Ninth round (2.5/8), table 16 as white vs 1822

Last round I played again Jordi Bise (I had played him at Martorell). He played the opening very passive and I got a nice attacking position, but again I left my plans unfinished and allowed him to exchange queens. From then on I didn't adapted to the new scenario and kept my pieces as if the attack on enemy king was going to be executed, and finished in a curious ending position where my king was imprisoned in the board corner.


Mistakes & Lessons learned:

  • I get dragged out from my plans too easily. I quickly left the g4 idea as soon as I thought that e6 could be a good target, too.
  • I should adapt better to new circumstancies on the board. Once queens were exchanged the rooks were doing nothing at g and h files... or, at least, if I kept them there I should have continued with the opening files idea with g4. But I didn't open files nor moved the rooks to the open one (d file).
  • I failed to analyze the effects of pawn moves. c3 not only took squares away from black knight, it also weakened d3. Also I had to have seen that c4 was available to black, giving superb squares to his knight.

And at the end...

If the previous tournament was my best tournament ever, this one was the worst one. I finished at 38th position of 43 with 2.5/9 points (my starting rank was 22/43). This tournament was the first time I wasn't able to win a player having a lower rating than me (up to this tournament, 12 wins of 12 matches). And it was also the first tournament where I lost elo rating, and I had severe drops: -34 at FCE rating and -66 at FIDE rating.
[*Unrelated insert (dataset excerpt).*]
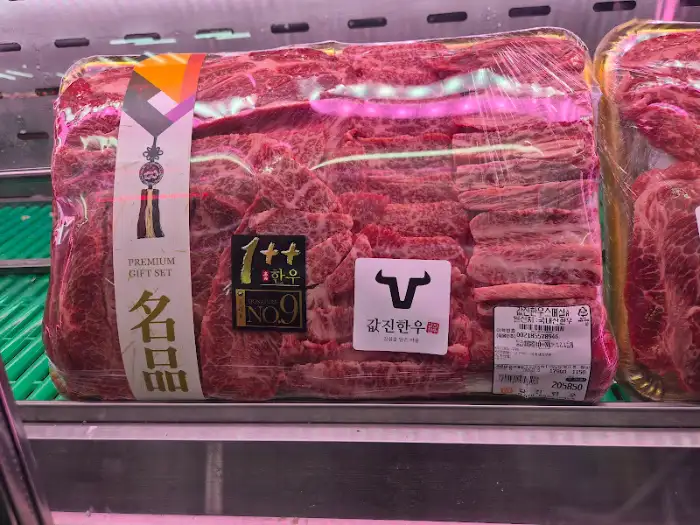 포장된 한우 선물세트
After this tournament my ratings are 1954 and 1796.

With these rating drops I fall, in my first tournament of these second year, long away from my goal of reaching the 2050/1900 (catalan/FIDE) rating this season. Even more important, I've lost confidence in my play, and in my opening repertory with white, the London System.
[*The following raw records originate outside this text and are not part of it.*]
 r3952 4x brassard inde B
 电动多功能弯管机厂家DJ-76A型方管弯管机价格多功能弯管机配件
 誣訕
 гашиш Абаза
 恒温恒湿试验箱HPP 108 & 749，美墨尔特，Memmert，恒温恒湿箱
While I get good results with black playing the French or the Stonewall, I get very poor results playing white. This tournament my results were 0.5/5 playing white, and 2/4 playing black, and if I put together all games since I built my repertory (starting at Martorell) I had a performance of 1915 playing white and 2159 playing black. So I'll have to introduce changes in my repertory as white.

As I did in the previous post, I'll put together the mistakes of all my games we find that most of them repeat along all the games:

Failing to stick to a plan: I start plans but then I left them unfinished because I find more interesting moves or because imaginary threats from my opponent.
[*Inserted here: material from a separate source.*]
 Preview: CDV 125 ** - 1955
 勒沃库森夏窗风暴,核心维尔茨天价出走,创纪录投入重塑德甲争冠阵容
Too much preparation: when it's time to execute the most energic moves of my plan I usually lose some extra tempi to prepare the attack more, losing my attacking chances and even the initiative.

Laziness: when I'm in familiar positions I play the thematic and natural moves without concrete analysis. Familiar positions are great because their knowledge can serve as a guide, but cannot substitute concrete analysis.

Careless ending play: ending positions seem easy because few material remain, but ending needs LOTS of calculation. Although I'm usually tired when I reach this phase of the game I should not forget about that and count moves and calculate lines when needed.

Relaxing: when I obtain a material advantage I cannot avoid the desire of reaching the ending as soon as possible and use the material advantage to win. There're many ways to realize material advantage, not only simplifying to the ending, and I should continue playing as concentrated as the advantage didn't exist.

Filling the holes: homework

I will continue with my current homework, mainly Artur Yusupov books and diary tactical exercises at chesstempo. I have also to find a new opening to complement the London and start studying it.

But main holes are still in thinking process, so I'll have to focus on them and try not to repeat my mistakes at next tournaments.